Arrived in London yesterday and lucky us, no president*. Our hotel has extremely small rooms to prepare us for the QM2 on Wednesday. The weather is what you expect – rain on and off but mostly on. We spent our first evening on business with the engineering gang at the Litus Foundation. Everyone seems to be enthusiastic in difficult circumstances. Our fingers remain crossed.
Today we woke up to … rain. We went online to see if the theater had any appeal, and found a matinee performance of 12th Night at the Shakespeare Globe. Only two seats left! We got ‘em.

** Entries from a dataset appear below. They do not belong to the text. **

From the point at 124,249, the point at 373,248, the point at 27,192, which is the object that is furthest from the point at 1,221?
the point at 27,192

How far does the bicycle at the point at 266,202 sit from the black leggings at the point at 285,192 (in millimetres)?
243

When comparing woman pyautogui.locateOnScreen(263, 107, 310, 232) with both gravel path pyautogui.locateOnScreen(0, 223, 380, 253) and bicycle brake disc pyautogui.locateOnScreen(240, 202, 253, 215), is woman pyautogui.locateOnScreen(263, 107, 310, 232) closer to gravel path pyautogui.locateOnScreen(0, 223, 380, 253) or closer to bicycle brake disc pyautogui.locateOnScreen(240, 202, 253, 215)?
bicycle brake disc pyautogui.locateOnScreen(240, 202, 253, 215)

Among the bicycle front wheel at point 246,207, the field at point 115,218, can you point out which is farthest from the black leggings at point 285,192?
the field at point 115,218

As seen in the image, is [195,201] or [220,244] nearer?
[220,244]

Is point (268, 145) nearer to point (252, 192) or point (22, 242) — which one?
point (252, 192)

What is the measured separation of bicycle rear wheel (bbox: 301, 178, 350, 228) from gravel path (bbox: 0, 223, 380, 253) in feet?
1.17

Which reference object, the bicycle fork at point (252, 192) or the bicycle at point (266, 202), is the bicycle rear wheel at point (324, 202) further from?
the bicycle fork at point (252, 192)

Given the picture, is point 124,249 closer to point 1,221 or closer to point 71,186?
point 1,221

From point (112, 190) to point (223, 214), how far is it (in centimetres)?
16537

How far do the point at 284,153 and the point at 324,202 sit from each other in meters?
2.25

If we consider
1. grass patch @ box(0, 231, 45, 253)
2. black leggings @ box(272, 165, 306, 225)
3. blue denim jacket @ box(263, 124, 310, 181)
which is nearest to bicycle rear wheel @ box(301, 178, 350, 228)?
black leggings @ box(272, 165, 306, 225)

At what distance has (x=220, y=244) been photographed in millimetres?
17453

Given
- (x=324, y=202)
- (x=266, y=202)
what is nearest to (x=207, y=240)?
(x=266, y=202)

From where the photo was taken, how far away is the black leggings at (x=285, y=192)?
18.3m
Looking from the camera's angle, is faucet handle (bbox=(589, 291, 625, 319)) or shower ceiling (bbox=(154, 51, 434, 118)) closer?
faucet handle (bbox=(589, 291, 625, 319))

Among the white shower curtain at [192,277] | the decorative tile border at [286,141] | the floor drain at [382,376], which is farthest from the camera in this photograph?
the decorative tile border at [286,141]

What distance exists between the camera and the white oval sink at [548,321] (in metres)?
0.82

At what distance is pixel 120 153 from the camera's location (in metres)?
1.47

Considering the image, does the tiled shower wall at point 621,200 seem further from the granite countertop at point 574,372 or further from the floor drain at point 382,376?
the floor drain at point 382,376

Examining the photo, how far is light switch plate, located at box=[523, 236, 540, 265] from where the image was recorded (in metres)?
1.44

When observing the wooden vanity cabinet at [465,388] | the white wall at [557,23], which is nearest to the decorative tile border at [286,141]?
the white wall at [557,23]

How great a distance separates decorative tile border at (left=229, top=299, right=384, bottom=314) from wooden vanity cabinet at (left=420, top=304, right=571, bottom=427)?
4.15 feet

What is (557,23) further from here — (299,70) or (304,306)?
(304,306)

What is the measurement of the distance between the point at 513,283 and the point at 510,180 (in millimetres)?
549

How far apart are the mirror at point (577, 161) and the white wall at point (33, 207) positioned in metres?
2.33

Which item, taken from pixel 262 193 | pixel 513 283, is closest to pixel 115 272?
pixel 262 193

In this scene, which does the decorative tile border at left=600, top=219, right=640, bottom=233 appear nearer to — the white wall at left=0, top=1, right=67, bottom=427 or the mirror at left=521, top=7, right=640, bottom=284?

Breakfast was at a chain restaurant in Victoria Station: Café Rouge. It wasn’t bad. Croque Monsieur for me and poached eggs on hot sourdough for Alice. Thus fortified we went downstairs to the Circle Line and headed for Blackfriars. The rain was still falling, but there was more wind than water. We crossed the Thames and walked to the Globe.
This recreation of the Globe Theatre where Shakespeare’s plays were performed was the brainchild of the late Sam Wanamaker. Thank you Sam.
I don’t know if the exposed beams above are structural or for show, but the shape of the building is real enough and the interior as authentic as possible.
A model of the original.
As you can see: nobs above, hoi polloi below and an open sky above those commoners who have to stand for the whole performance.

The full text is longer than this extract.